YOUR TASK — All that is wanted is the lines from the first line of the listing below through the line containing "Q: What species is this?", written out exactly with pictures left out.

AVAILABLE RECORDS —
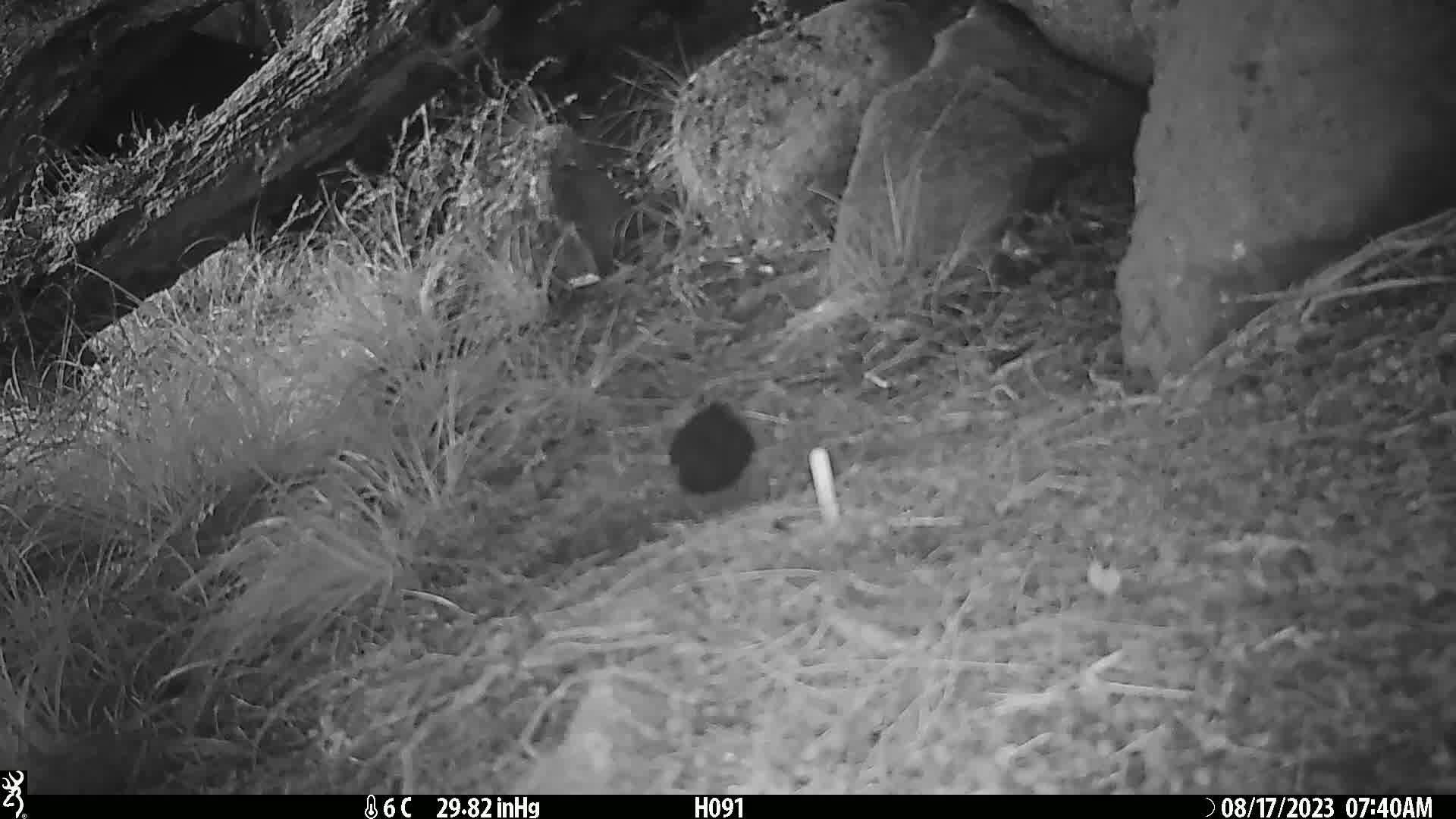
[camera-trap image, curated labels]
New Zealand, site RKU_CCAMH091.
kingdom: Animalia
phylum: Chordata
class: Aves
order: Passeriformes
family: Turdidae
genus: Turdus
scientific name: Turdus merula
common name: eurasian blackbird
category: blackbird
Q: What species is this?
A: Blackbird (eurasian blackbird) (Turdus merula).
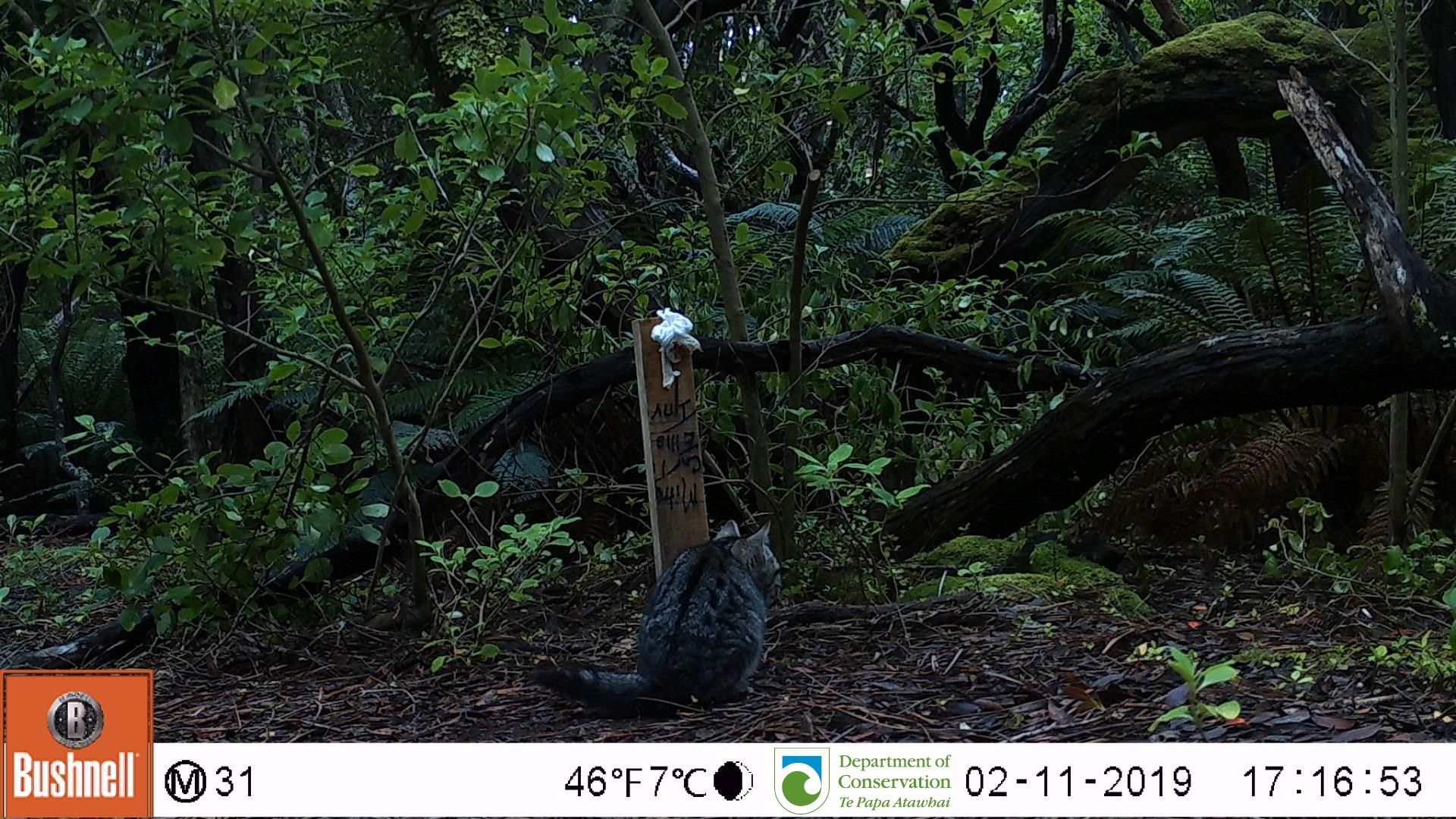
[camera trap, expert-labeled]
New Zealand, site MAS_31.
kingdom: Animalia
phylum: Chordata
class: Mammalia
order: Carnivora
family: Felidae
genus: Felis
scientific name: Felis catus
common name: domestic cat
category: cat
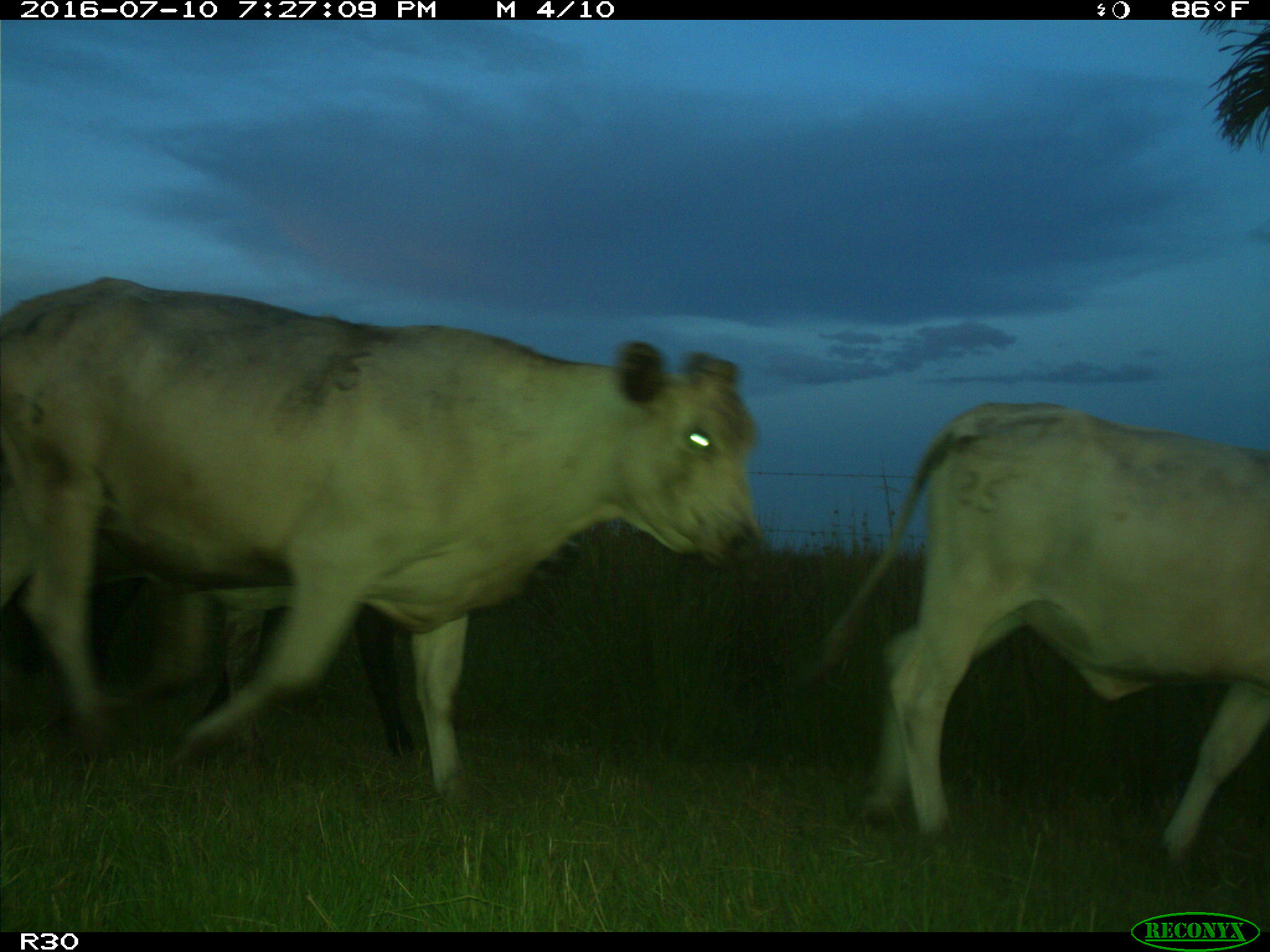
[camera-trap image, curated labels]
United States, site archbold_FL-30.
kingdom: Animalia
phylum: Chordata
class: Mammalia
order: Artiodactyla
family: Bovidae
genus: Bos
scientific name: Bos taurus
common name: domestic cow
Bos taurus (domestic cow).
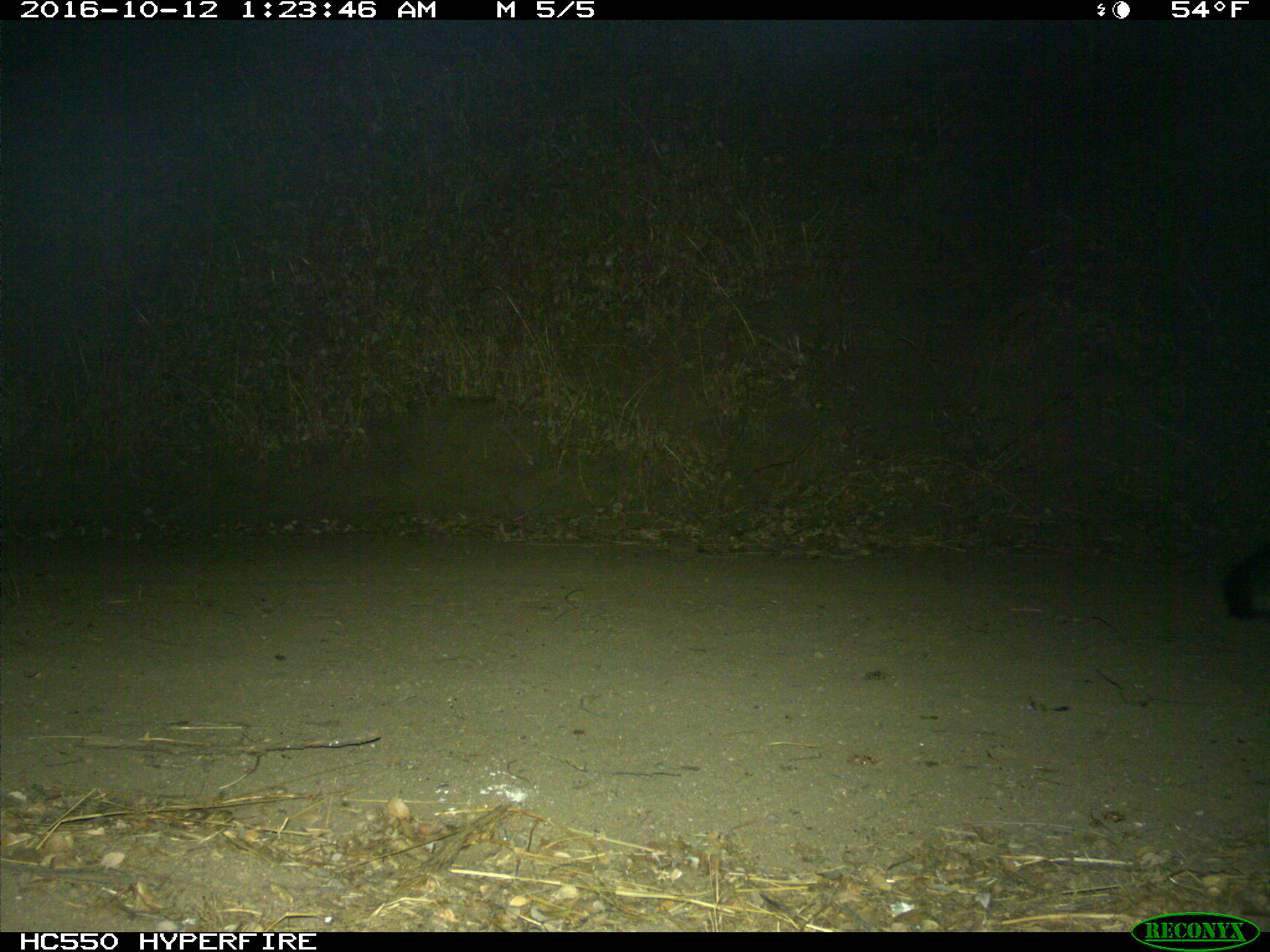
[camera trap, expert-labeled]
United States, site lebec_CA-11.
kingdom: Animalia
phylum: Chordata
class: Mammalia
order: Carnivora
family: Canidae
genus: Urocyon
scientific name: Urocyon cinereoargenteus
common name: gray fox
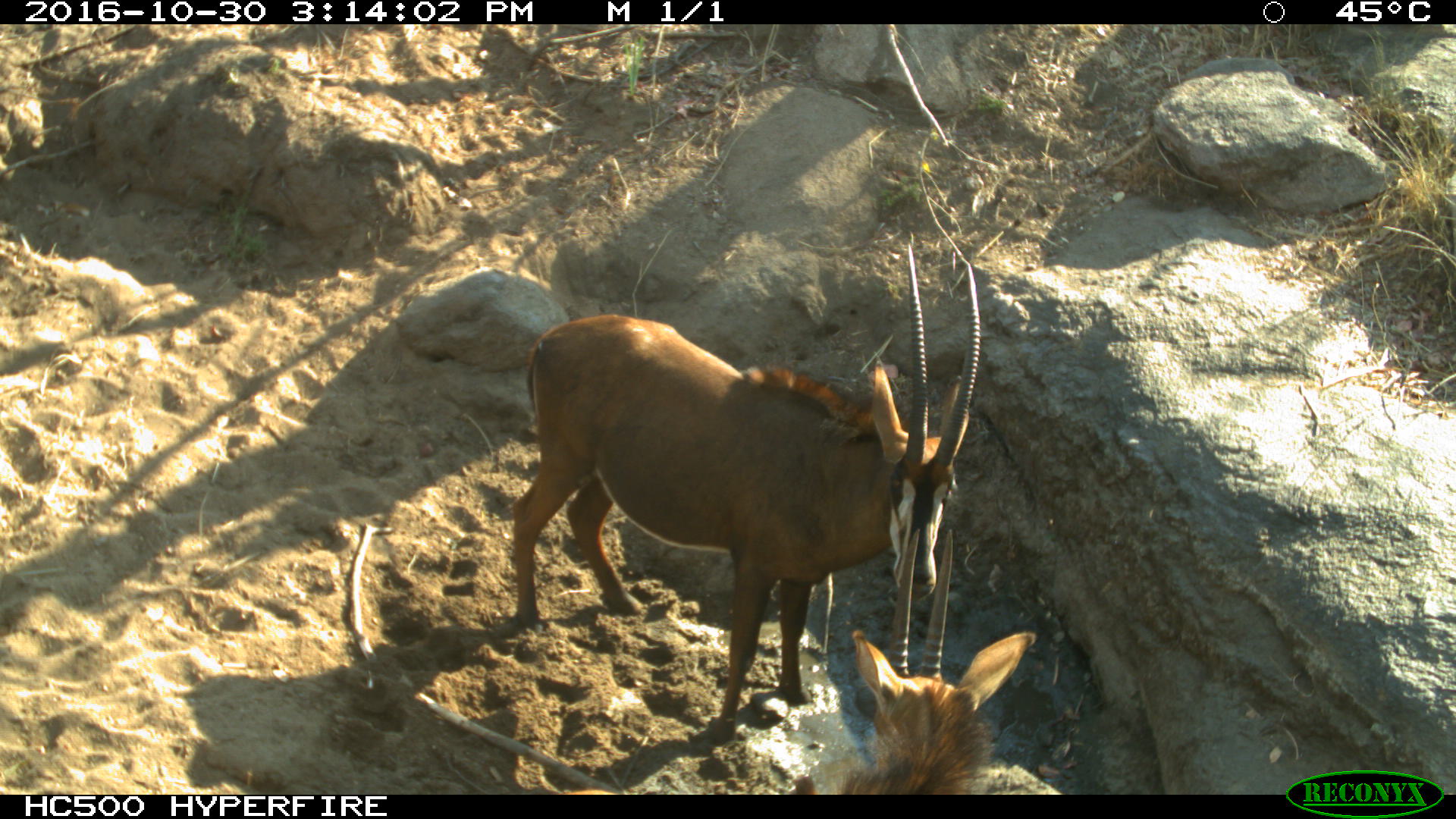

WRITTEN RESPONSE —
[camera-trap image, curated labels]
New Zealand, site RKU_CCAMH091.
kingdom: Animalia
phylum: Chordata
class: Aves
order: Passeriformes
family: Turdidae
genus: Turdus
scientific name: Turdus merula
common name: eurasian blackbird
category: blackbird
Q: What species is this?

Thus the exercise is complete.